„Wir können auf kein Angebot verzichten!“

Regelmäßige Besucher des Abenteuerspielplatzes (ASP) Wegenkamp: Mo (6, v.l.), Paul (8), Besim (10), Lucas (6) und Hanna (6). (Foto: cvs)

Kürzungen in der Jugendarbeit: Abenteuerspielplatz Wegenkamp bekommt weniger Geld

Christopher von Savigny, Stellingen – Vordergründig geht es nur um eine halbe Stelle – doch dahinter steht eine ganze Exis-tenz: 26.000 Euro weniger pro Jahr soll der Abenteuerspielplatz (ASP) Wegenkamp ab 2013 bekommen.

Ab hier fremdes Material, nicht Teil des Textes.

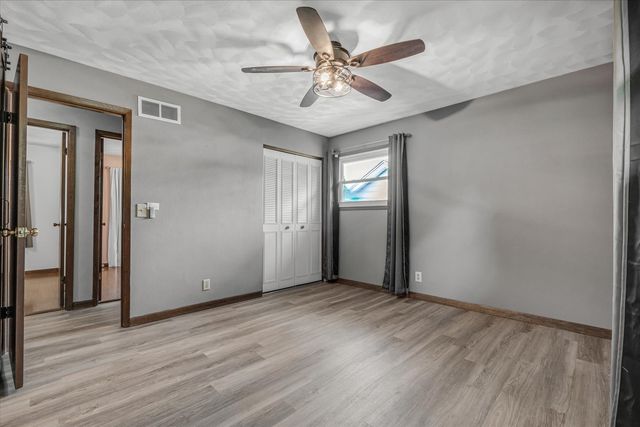 2326 14th Street, East Moline, IL 61244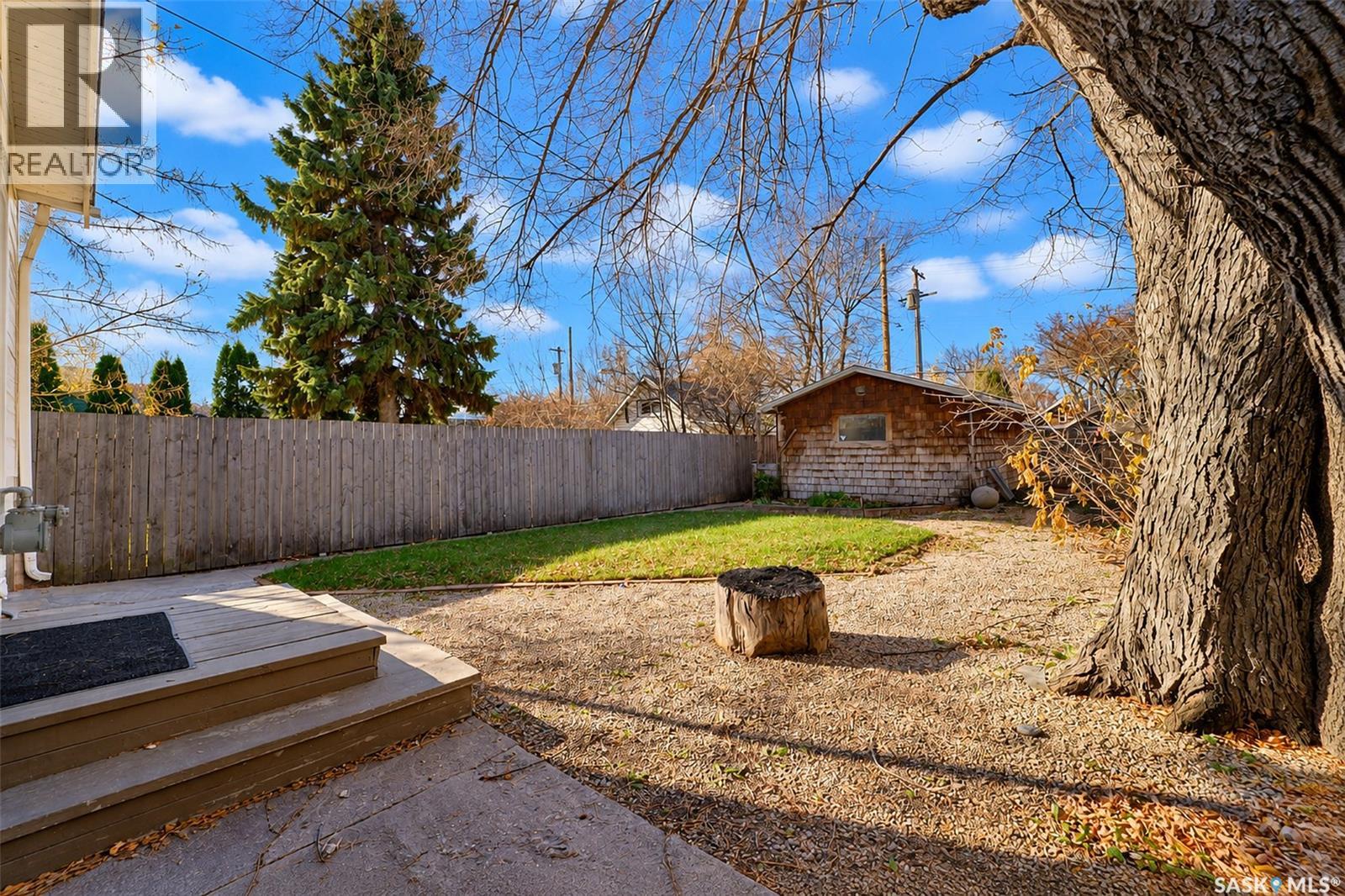 1125 B Avenue N, Saskatoon, Saskatchewan  S7L 1G2 - Photo 52 - SK052073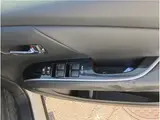 2013 Toyota Estima Aeras Premium Edition, genuine 8-inch navigation system with TV. Pearl Van for sale, Japanese used car export - photo 8 of 66 | GULJI TRADERS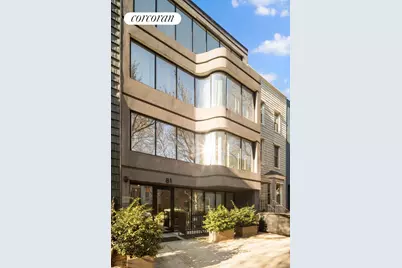 81 India Street #4A, New York City, NY 11222 - Photo 14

Das entspricht einem Minus von zehn bis 15 Prozent. Hintergrund sind die Sparmaßnahmen des Hamburger Senats im Bereich der Kinder- und Jugendarbeit (das Wochenblatt berichtete).
Durch die Kürzung verliert der ASP eine halbe seiner drei Vollzeitkräfte. In Gefahr sind aber auch einzelne Angebote wie Elterntreff und Elternfrühstück. „Möglicherweise müssen wir den Sonnabend aus dem Programm streichen“, sagt der ASP-Pädagoge Thomas Loewe. Im Grunde sei das aber widersinnig. „Denn der Sonnabend ist bei uns ein extrem wichtiger Tag.“
In vielerlei Hinsicht gehört der 1985 gegründete ASP Wegenkamp zu den ganz besonderen Abenteuerspielplätzen: Die jungen Besucher dürfen nicht nur Hütten bauen, klettern und Fußball spielen, sondern bekommen auch Hausaufgabenbetreuung und Mittagessen. Einmal in der Woche geht’s in Schwimmbad. Willkommen sind neben Kindern und Jugendlichen auch deren Eltern und Großeltern. „Wir sind ein altersübergreifender Treffpunkt“, so Loewe. „Manche, die vor 27 Jahren noch Kinder waren, bringen jetzt ihren eigenen Nachwuchs mit.“ Die meisten kommen sonnabends, wenn sie ihre Freizeit zusammen mit ihren Kindern genießen können. Dann treffen sich Väter und Mütter zum Klönschnack und basteln gemeinsam mit ihren Sprößlingen an den Hütten herum. „Es ist uns wichtig, diese Mischung aus Jung und Alt zu erhalten“, sagt Loewe.
Begründet werden die Kürzungen mit dem Abbau der öffentlichen Schulden und dem Trend zur Ganztagsschule. Dagegen hat sich ein „Bündnis gegen Rotstift“ gegründet, ein Zusammenschluss lokaler Vereine und Verbände. „Diese Politik des summarischen Abbaus ist kontraproduktiv und schadet dem sozialen Ausgleich in unserer Stadt“, kritisiert Sieglinde Frieß, Fachbereichsleiterin der Gewerkschaft ver.di. „Wir fordern deshalb ein Ende des Kaputtsparens auf Kosten von Beschäftigten, Bürgern, Kindern."